Butir Tugas 1: Menurut teks sumber, dari kata Latin apa kata emosi berasal, dan apa arti kata tersebut?
Butir Tugas 2: Buat ringkasan teks sumber sebanyak dua kalimat.

Teks Sumber:
*****
Kecerdasan Emosional

 Kecerdasan Emosional


A.   Makna Kecerdasan Emosional
Kata emosi berasal dari bahasa latin, yaitu emovere, yang berarti bergerak menjauh. Arti kata ini menyiratkan bahwa kecenderungan bertindak merupakan hal mutlak dalam emosi. Emosi dan perasaan adalah dua hal yang berbeda. Tetapi perbedaan antara keduanya tidak dapat dinyatakan dengan tegas. Namun Perasaan termasuk ke dalam emosi atau menjadi bagian dari emosi.
Dalam Oxford English Dictionary, emosi dimaknai sebagai setiap kegiatan atau pergolakan pikiran, perasaan, nafsu, setiap keadaan mental yang hebat dan meluap-luap.
Istilah “kecerdasan emosional” pertama kali dilontarkan pada tahun 1990 oleh psikolog Peter Salovey dari Harvard University dan John Mayer dari University of New Hampshire untuk menerangkan kualitas-kualitas emosional yang tampaknya penting bagi keberhasilan.  Salovey dan Mayer (Shapiro, 1998) mendefinisikan kecerdasan emosional atau yang sering disebut EQ sebagai himpunan bagian dari kecerdasan sosial yang melibatkan kemampuan memantau perasaan sosial yang melibatkan kemampuan pada orang lain, memilah-milah semuanya dan menggunakan informasi ini untuk membimbing pikiran dan tindakan.
*****
Bagian Data:
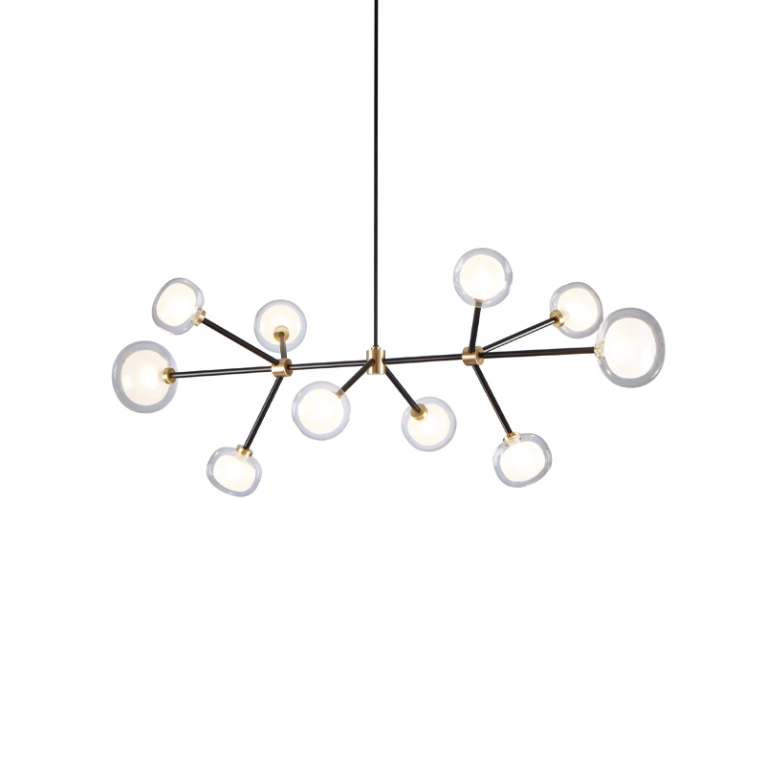 Suspension NABILA 552.10 Laiton brossé / verre transparent TOOY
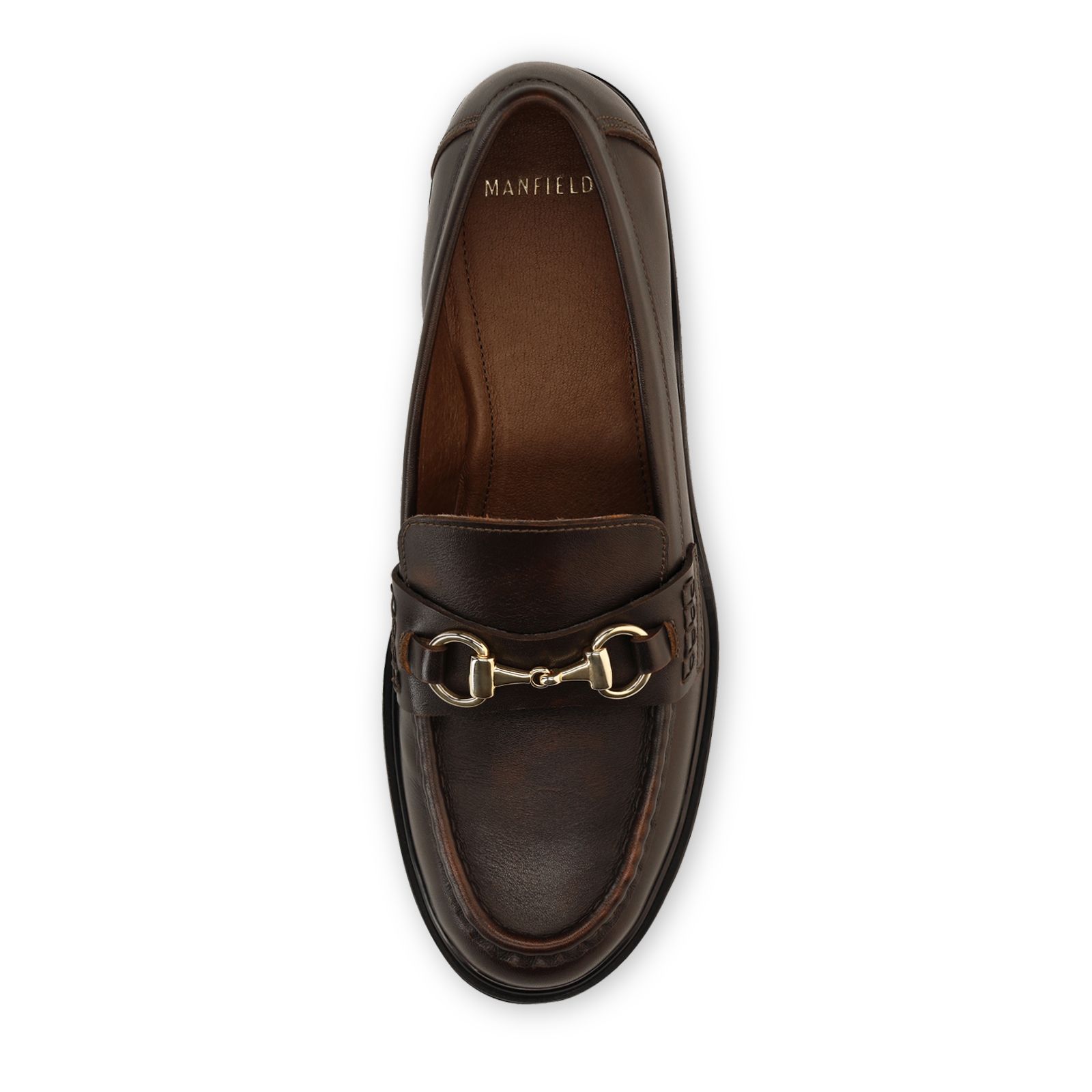 Bruine leren loafers met gouden chain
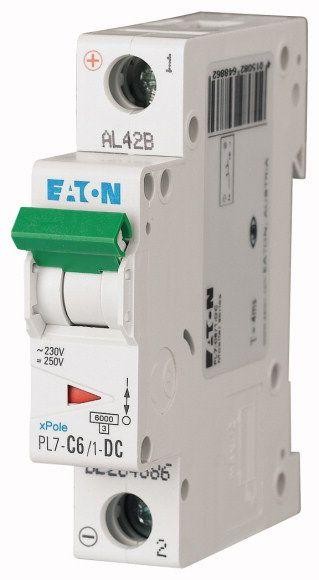  Выключатель автоматический модульный 1п C 6А 6кА PL7-C6/1 DC EATON 264886 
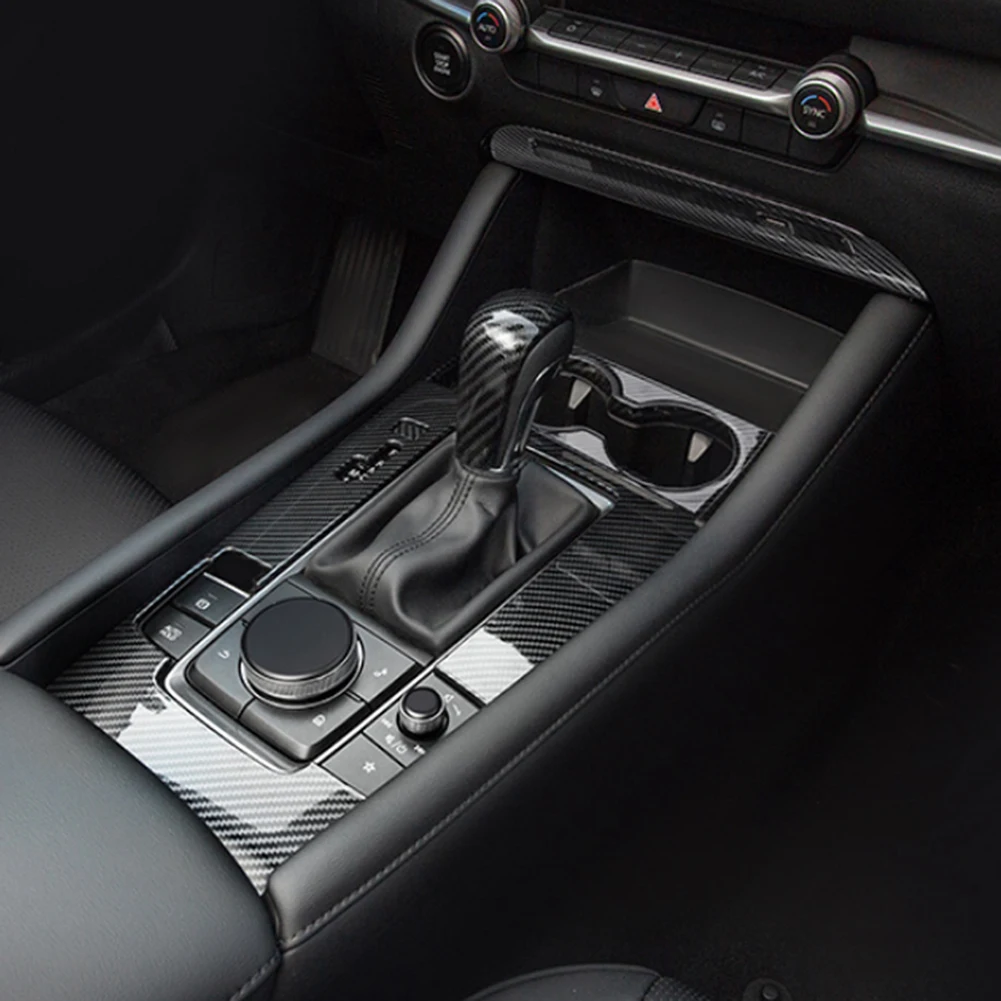 Автомобильные декоративные аксессуары для Mazda 3- углеродное волокно ABS внутренняя консоль панельная Накладка для коробки передач авто товары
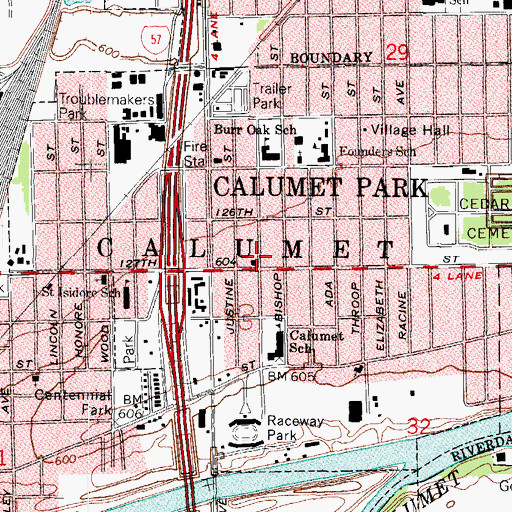 Topographic Map of Calumet Park Public Library, IL
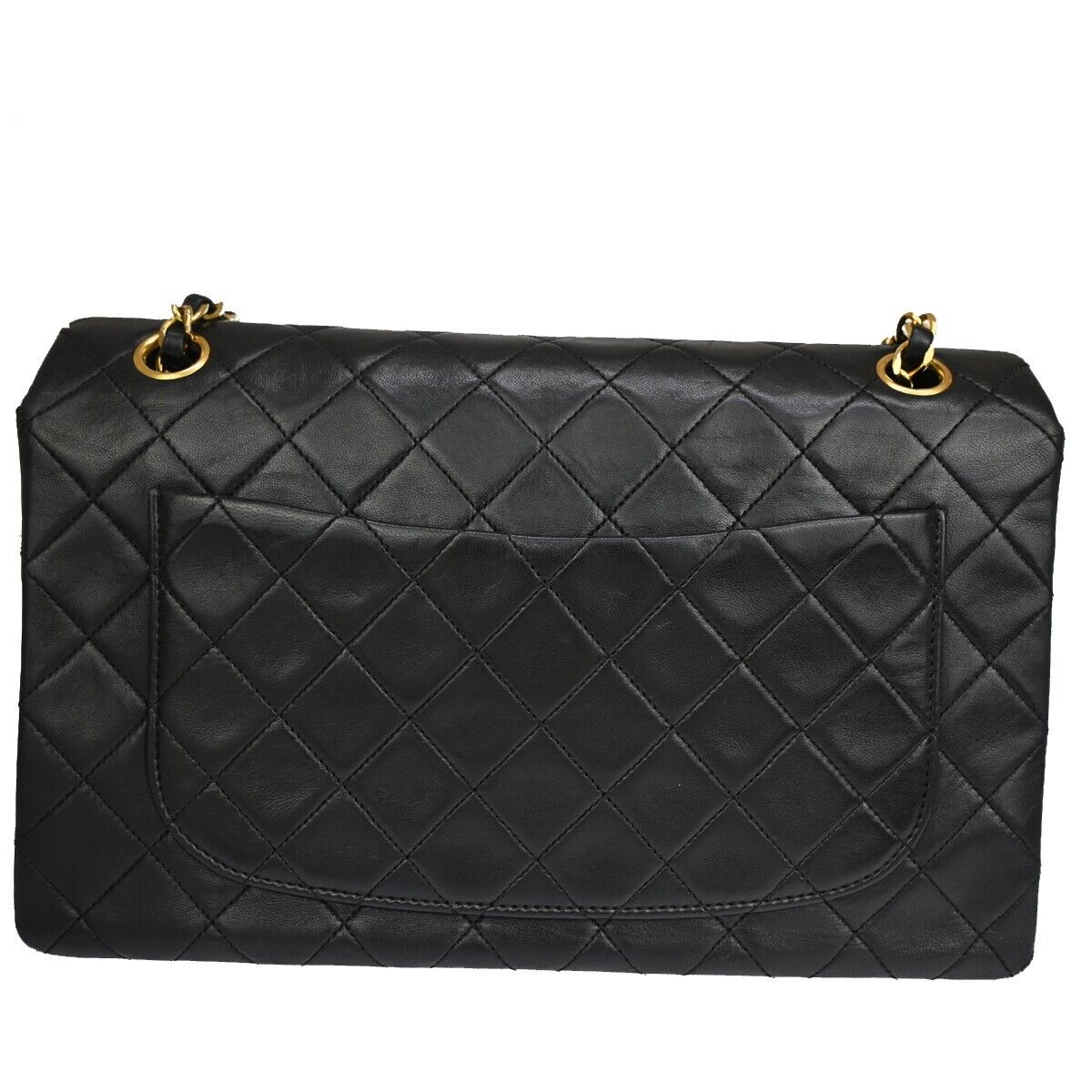 CHANEL CC Logo Matelasse Chain Shoulder Bag Leather Black GHW Vintage 880RJ132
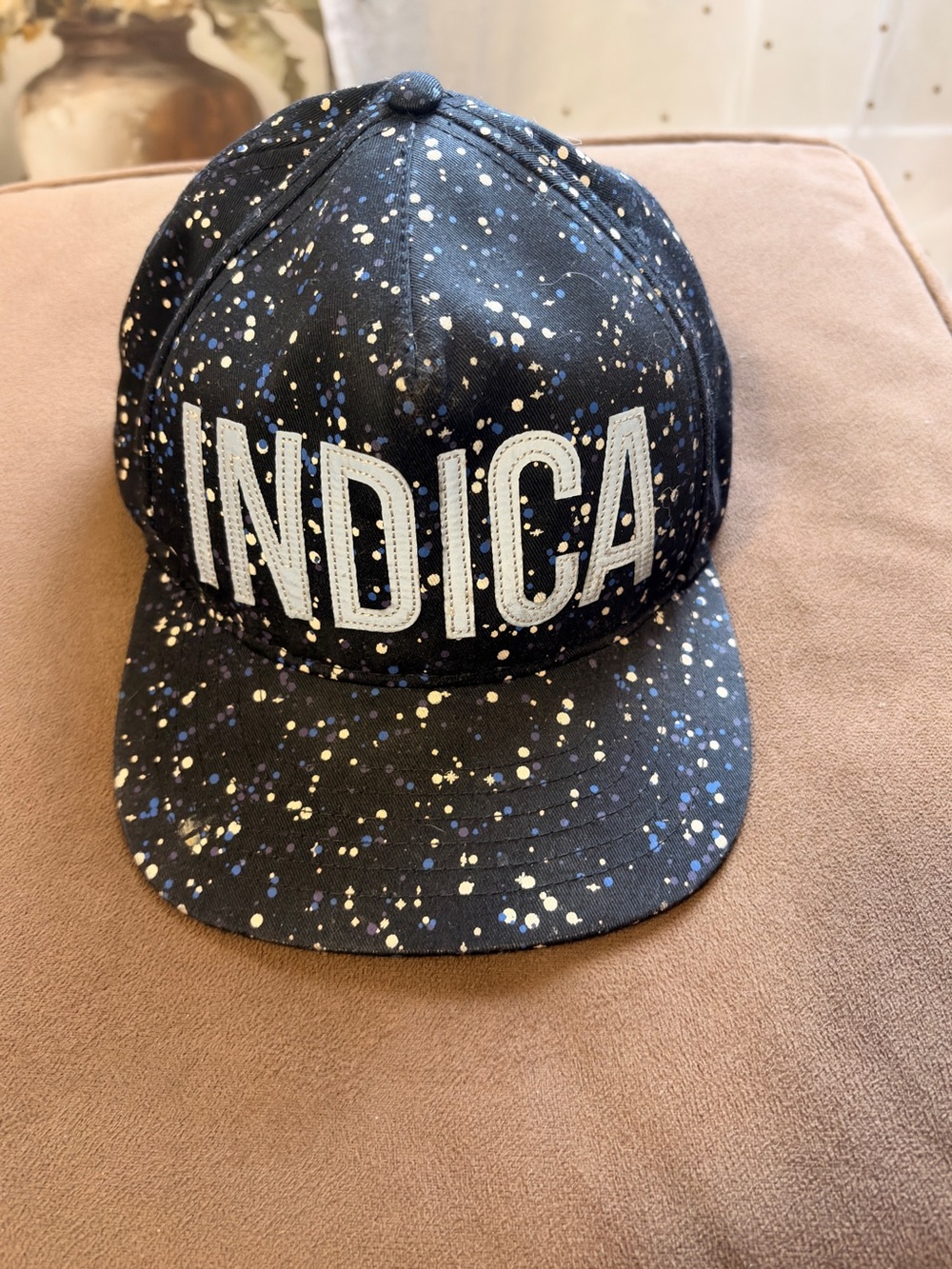 DOPE
INDICA Splatter Snapback Hat - Black with White & Blue Speckles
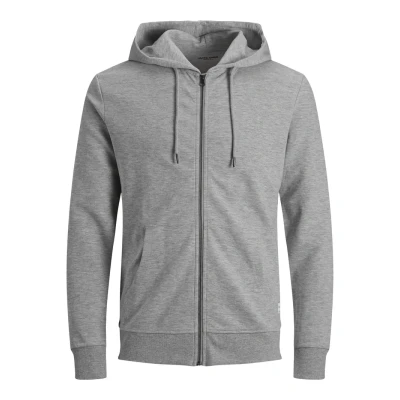 Image of Jack &amp; Jones Jjebasic NOOS Zipup sweatshirt, Men&#039;s, Size: XXL, Light grey melange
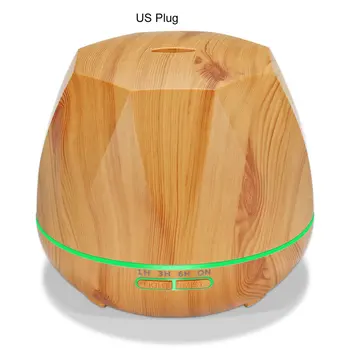 

550ML Diamond Shape Air Humidifier Ultrasonic Aroma Essential Oil Diffuser Home Aromatherapy Machine Wood Grain Color Changing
*****
Kotak Jawaban 1: Kata emosi berasal dari kata Latin emovere, yang berarti bergerak menjauh.

Kotak Jawaban 2: Kata emosi berasal dari bahasa Latin emovere yang berarti bergerak menjauh, dan meskipun emosi dan perasaan berbeda, perasaan termasuk bagian dari emosi. Istilah kecerdasan emosional pertama kali dilontarkan pada tahun 1990 oleh Peter Salovey dan John Mayer untuk menerangkan kualitas emosional yang tampaknya penting bagi keberhasilan, lalu mereka mendefinisikannya sebagai himpunan bagian dari kecerdasan sosial.